With two Mercury nominations to her name, Laura Mvula is an artistic force to be reckoned with. As she heads to North Yorkshire, she talks to Joe Nerssessian

AS SO many musicians can attest, the industry doesn't always value those with the most artistic credibility. Laura Mvula found that to be the case in January 2017 when she discovered in a seven-line email that she had been dropped by Sony.

Just months later, the softly-spoken former supply teacher scooped an Ivor Novello award for best album and dismissed the disappointment she had initially felt by the record label's rejection. It's been 12 months since then and I note the time frame to her. "I can't believe it's been a year, that's crazy," she replies. "What have I been doing with my life?"

Funnily enough, that's not a bad question. The truth is, she says, it has been a long period of introspection in which she has been trying to remember how to be alive. She also acquired a dog - a Yorkipoo called Emmy. "She's adorable and a moron at the same time," Mvula laughs. "I don't know how something so small can cause so much chaos."

The singer has spoken before about her anxiety and it is of course an ongoing struggle. Getting Emmy was a way of her focusing energy into caring for something else, she says. "I want to build an individual lifestyle rather than just existing to write music like a factory," she adds.

As well as a dog, she's planning to learn how to drive, an admission she accompanies with a guilt-ridden "I know" – and has become a self-described fitness freak. Exercising started as a way to correct her lack of discipline. "I think people misunderstand that about me," she says. "With the music, must have come extreme discipline. I've been an obsessive personality but I've never been good at seeing things through."

Her words, dressed in a Birmingham drawl, come slowly. The pace could be mistaken for nervousness, or an attempt to guard herself. But what becomes clear during a lengthy conversation is more a desire to consider - and be considered.

The daughter of two parents of Caribbean origin (her mother from St Kitts, her father Jamaica), Mvula was simultaneously shocked but not surprised by the recent Windrush scandal. "It's the climate isn't it?" she says. "This stuff is everywhere now. Weirdly, I feel a sense of relief. When ideologies and prejudices and straight up racism are exposed for what they are, it's a better place to work from."

It also made the 32-year-old question her place in Britain - although not for the first time. "I've always questioned it since I was a kid," she continues. "The first time we went to the Caribbean, I never understood why my grandmother's generation took off and came here in the first place."

As well as considered, Mvula is funny and self-deprecating.
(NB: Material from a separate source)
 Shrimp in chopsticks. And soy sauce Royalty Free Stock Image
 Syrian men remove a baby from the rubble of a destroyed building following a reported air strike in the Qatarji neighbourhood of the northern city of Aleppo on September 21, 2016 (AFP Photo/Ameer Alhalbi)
She refuses to take herself too seriously and howls that she sounds like an "arrogant arsehole" after admitting treating a performance at the Queen's Birthday in April the same as any other event. "I've got a bit of a default setting now," she chuckles.

She's giggling again a few minutes later when saying she treats the festival season exactly how she treated the wedding season when she was an amateur musician. "Make of that what you will," she says.

It's refreshing to speak to a musician who does not feel the need to lace their words with superlatives for effect and there is an air of raw truth surrounding Mvula. Later, when discussing her forthcoming support tour with David Byrne, she describes the former Talking Heads lead singer as "a force, but not a force I'm familiar with".

That honesty is what attracted Prince to Mvula. He often championed her work and it is said he would listen to her music before going on stage. Nile Rodgers (with whom she collaborated on her sophomore album, The Dreaming Room) is another fan. It's unsurprising then when she reveals there is plenty of interest from big labels, but for the moment she remains "free".

"It's very flattering. Apparently people think I'm some sort of thing ... it's nice. I'm getting reminders from my manager about meetings. But I keep thinking about Prince and what he said. He was really candid with me about owning my own s**t and doing it myself and being emancipated. I'm not sure what I think and feel about it because, at the end of the day, if someone's got a pot of money and that's gonna help me make a record, and the pot of money doesn't come with a billion strings attached, it's probably that simple to me."

She's asked about potential new music between three and five times a day, she says. "I'm having to find ways to silence it. Otherwise I'd go a bit loopy. Like, what am I doing? I need to write some music and it needs to be Sing To The Moon and The Dreaming Room', which isn't really where I want to write from."

But she is working on something - which she teases as a "collaborative effort". The collaboration part is a process she's finding difficult because she's so used to working alone.

"I'm still very much going to be the captain of the ship but there's going to be quite a few fingers in the pot," she says, mixing her metaphors. "Even saying it makes me feel a little bit sick because it's a risk, but I think it's a necessary one."

  • Laura Mvula performs at Harrogate International Festivals on Friday, July 27, at the Royal Hall, Harrogate.